Chapitre 1. La nature incertaine du droit à l’information

Depuis les années 1980 et la libéralisation de la communication audiovisuelle, le droit à l’information s’affirme comme un nouveau droit. La doctrine 598 a toujours eu à cœur de classer les différents droits en catégories, alors même que le protecteur principal des droits et libertés, le Conseil constitutionnel, s’est toujours refusé à reconnaître l’élaboration d’une hiérarchie à travers sa jurisprudence 599 .

Les catégories sont nombreuses. Les droits et libertés sont classés en différentes générations, certaines libertés sont publiques, certains droits fondamentaux, parfois interprétés comme « l’indice d’un degré d’estime que le juge de la constitutionnalité donne à une liberté » 600 , ou encore les libertés peuvent être de premier ou second rang 601 , des principes matriciels 602 , directeurs 603 . Certains droits sont objectifs, d’autres subjectifs… Certains droits ou libertés ne sont pas accompagnés de qualificatifs, d’autres sont des principes constitutionnels, des objectifs de valeur constitutionnelle, des impératifs et quelques-uns appartiennent même à plusieurs catégories qui semblaient pourtant s’opposer.

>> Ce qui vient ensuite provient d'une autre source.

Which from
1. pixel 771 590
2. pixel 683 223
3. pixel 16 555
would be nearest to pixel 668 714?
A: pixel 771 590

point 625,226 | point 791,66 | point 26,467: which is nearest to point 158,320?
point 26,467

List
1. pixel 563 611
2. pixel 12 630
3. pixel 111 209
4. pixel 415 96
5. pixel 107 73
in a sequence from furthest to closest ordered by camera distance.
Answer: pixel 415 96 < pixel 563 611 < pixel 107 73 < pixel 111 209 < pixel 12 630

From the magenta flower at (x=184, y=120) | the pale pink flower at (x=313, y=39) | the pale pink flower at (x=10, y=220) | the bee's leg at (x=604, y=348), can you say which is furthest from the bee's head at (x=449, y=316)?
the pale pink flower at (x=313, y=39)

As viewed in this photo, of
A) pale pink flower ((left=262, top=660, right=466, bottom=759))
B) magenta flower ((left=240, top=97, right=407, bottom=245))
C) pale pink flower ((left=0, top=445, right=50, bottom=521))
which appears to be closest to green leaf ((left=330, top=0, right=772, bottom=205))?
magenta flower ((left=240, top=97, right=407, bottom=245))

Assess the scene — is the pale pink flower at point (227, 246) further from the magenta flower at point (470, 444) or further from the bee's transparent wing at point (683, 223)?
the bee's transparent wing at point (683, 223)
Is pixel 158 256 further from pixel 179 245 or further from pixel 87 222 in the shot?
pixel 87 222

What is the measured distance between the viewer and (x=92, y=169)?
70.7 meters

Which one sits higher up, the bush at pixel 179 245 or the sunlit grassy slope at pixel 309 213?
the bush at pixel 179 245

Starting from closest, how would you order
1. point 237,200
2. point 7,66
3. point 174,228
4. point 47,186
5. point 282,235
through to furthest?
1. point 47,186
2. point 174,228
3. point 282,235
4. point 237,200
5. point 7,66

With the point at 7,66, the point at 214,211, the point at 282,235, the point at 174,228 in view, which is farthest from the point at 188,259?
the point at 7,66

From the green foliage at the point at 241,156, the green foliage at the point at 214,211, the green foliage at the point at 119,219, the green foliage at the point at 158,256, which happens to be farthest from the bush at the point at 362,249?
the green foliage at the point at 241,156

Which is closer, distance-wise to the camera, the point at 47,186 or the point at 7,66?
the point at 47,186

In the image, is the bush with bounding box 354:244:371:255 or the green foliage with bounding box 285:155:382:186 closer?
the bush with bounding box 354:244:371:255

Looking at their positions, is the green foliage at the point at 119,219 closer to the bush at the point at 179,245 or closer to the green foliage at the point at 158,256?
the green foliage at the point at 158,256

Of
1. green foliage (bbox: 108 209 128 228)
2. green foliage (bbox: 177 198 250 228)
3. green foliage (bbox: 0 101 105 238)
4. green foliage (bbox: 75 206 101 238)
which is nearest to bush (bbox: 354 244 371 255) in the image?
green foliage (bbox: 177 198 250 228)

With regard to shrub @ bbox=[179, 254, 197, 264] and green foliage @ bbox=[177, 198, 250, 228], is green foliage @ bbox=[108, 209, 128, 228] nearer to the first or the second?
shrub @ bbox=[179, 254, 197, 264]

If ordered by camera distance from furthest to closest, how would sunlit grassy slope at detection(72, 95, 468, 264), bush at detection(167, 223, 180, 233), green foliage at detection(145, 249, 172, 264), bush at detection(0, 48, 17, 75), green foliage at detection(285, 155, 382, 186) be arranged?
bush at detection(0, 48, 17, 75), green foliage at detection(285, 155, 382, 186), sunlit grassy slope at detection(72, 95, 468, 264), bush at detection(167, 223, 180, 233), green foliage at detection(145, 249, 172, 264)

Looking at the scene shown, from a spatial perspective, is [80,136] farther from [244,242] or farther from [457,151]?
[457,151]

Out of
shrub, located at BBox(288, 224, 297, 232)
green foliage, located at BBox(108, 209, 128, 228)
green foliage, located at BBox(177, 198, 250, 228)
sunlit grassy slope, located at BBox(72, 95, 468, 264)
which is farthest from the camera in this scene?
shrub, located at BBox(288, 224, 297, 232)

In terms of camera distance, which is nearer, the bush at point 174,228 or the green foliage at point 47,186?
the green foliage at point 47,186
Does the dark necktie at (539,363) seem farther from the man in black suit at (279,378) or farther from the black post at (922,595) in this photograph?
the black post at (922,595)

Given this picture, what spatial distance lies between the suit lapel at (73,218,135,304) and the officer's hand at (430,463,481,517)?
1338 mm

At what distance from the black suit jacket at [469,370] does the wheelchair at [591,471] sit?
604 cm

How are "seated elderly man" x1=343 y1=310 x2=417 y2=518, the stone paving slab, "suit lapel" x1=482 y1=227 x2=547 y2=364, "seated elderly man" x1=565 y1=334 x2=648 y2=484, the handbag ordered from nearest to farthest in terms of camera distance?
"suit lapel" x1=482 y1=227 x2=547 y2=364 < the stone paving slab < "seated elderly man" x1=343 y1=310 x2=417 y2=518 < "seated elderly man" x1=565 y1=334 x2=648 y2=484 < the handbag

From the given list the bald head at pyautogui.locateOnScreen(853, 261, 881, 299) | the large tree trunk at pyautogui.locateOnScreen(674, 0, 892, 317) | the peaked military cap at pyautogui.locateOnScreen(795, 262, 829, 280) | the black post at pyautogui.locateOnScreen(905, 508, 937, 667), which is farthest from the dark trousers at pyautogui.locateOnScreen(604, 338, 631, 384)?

Le droit à l’information participe à ce mouvement de « déclassification », il ne semble appartenir vraiment à aucune catégorie, si ce n’est à celle des droits fondateurs d’une société démocratique (section I). Dans ce sens, il apparaît plutôt comme une règle objective, mais nous pensons qu’une règle objective peut devenir un droit subjectif (section II).

Notes
598.

Par exemple, B. Mathieu et M. Verpaux exposent différentes typologies des droits et libertés fondamentaux. La première classification renvoie à la nature même des principes constitutionnels. Une deuxième renvoie à l’articulation des principes entre eux. Une autre classification peut être établie selon l’utilisation qui est faite des principes en cause. La quatrième classification retenue vise la question du titulaire ou du débiteur du droit ou de la liberté fondamentale. Une cinquième classification est relative à l’objet des droits et libertés fondamentaux. Enfin une dernière classification doit prendre en compte la hiérarchie de valeur qui peut exister entre les droits fondamentaux, in Contentieux constitutionnel des droits fondamentaux, LGDJ, Paris, 2002, p. 417.

599.

Voir par exemple G. LEBRETON, Les droits fondamentaux de la personne humaine en 1995 et 1996, L’Harmattan, 1998, 219 p.

600.

J. ROBERT, « Le Conseil constitutionnel », in Les juridictions suprêmes, du procès à la règle, C.E.R.C.R.I.D, Publications de l’Université de Saint-Etienne, 1991, p. 123 ou encore J. ROBERT « La protection des droits fondamentaux et le juge constitutionnel français, bilan et réformes », RDP, 1990, p. 1262.

601.

En ce sens, L. FAVOREU, « Le droit constitutionnel jurisprudentiel », RDP, 1986, pp. 491-494.

602.

Sur la notion de principe matriciel, voir par exemple B. MATHIEU, « Pour une reconnaissance de principes matriciels en matière de protection constitutionnelle des droits de l’homme », Dalloz 1995, chron. P. 211.

603.

Sur ce point, M-L PAVIA, « Eléments de réflexion sur la notion de droit fondamental », LPA, 6 mai 1994, n° 54, pp. 6-13.